Golden told colleagues that Oregon is likely to face a prolonged period of severe wildfire seasons and that a durable funding mechanism is necessary to protect communities. He described the proposal as sending kicker refunds to single filers making up to $95,000 and joint filers up to $190,000, with the remainder placed into a permanent trust whose interest would be used for wildfire response.
Golden gave numerical context for the scale he said would be needed for bare-bones adequacy — "300 to $500,000,000 per biennium" — and proposed that annual earnings of 5% on a principal of about $2 billion could yield roughly $100,000,000 every biennium for wildfire work. He framed the proposal as an opportunity with intergenerational benefits and urged colleagues to decide quickly because "the clock is ticking."

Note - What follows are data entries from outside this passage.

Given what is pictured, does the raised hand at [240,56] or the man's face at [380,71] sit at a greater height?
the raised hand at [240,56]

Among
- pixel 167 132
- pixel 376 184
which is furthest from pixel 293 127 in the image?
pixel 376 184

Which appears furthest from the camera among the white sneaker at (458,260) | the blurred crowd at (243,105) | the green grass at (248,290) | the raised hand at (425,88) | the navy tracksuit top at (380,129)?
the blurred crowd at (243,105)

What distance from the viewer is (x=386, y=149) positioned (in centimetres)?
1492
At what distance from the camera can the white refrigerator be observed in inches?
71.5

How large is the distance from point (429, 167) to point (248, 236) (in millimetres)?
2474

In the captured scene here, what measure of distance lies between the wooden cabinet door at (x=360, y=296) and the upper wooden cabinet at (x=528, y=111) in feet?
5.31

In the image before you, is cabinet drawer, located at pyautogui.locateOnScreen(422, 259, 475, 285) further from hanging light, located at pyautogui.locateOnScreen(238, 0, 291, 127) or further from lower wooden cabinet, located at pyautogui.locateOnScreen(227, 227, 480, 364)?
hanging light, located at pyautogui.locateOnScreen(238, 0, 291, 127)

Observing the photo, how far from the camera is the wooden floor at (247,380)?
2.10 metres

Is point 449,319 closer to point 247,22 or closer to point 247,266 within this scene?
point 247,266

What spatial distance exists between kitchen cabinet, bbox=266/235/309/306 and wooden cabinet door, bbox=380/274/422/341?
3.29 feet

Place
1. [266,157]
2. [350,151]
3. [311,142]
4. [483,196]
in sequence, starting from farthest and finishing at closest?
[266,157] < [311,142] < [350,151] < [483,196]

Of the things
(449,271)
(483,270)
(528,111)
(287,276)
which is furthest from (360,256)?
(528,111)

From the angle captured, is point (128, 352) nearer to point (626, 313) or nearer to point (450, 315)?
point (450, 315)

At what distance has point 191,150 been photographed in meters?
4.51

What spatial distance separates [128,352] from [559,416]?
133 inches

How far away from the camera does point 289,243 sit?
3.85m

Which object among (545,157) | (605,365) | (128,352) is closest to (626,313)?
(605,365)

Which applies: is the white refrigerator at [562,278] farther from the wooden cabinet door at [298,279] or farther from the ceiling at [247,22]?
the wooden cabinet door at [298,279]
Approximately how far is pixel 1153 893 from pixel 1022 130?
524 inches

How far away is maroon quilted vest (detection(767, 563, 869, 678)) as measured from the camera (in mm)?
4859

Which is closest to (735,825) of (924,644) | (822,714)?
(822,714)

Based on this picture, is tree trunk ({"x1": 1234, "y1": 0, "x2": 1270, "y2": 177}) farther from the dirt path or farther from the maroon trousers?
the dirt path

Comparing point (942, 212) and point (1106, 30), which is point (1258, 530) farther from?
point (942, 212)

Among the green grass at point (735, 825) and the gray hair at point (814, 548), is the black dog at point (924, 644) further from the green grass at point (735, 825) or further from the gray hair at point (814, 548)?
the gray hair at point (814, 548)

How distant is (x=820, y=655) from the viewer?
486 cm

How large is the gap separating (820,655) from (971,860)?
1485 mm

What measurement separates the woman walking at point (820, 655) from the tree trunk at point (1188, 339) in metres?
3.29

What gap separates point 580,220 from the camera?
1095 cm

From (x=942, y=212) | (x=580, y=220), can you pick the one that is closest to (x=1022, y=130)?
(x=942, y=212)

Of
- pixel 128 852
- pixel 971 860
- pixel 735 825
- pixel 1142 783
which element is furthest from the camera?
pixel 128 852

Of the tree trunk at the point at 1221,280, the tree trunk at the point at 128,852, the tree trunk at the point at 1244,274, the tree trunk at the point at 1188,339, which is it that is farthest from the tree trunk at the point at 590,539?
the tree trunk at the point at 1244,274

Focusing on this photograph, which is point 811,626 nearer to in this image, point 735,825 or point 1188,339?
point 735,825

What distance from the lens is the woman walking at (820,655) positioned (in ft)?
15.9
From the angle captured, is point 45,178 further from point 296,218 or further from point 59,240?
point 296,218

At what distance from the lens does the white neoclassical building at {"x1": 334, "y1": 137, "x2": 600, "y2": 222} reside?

The remarks were an advocacy floor statement rather than a completed Senate action; the floor record shows Golden asked members to indicate support, but there was no recorded final vote on a specific amendment or bill text during the session excerpted. Golden said the governor had indicated the votes might not be there and asked colleagues to reconsider the political moment.
Floor clarifications included the proposed income thresholds for kicker refunds and the target annual earnings example; other details about bill mechanics — including exact draft text, fiscal analysis, or legislative committee status — were not included in the floor remarks and were not decided during the session.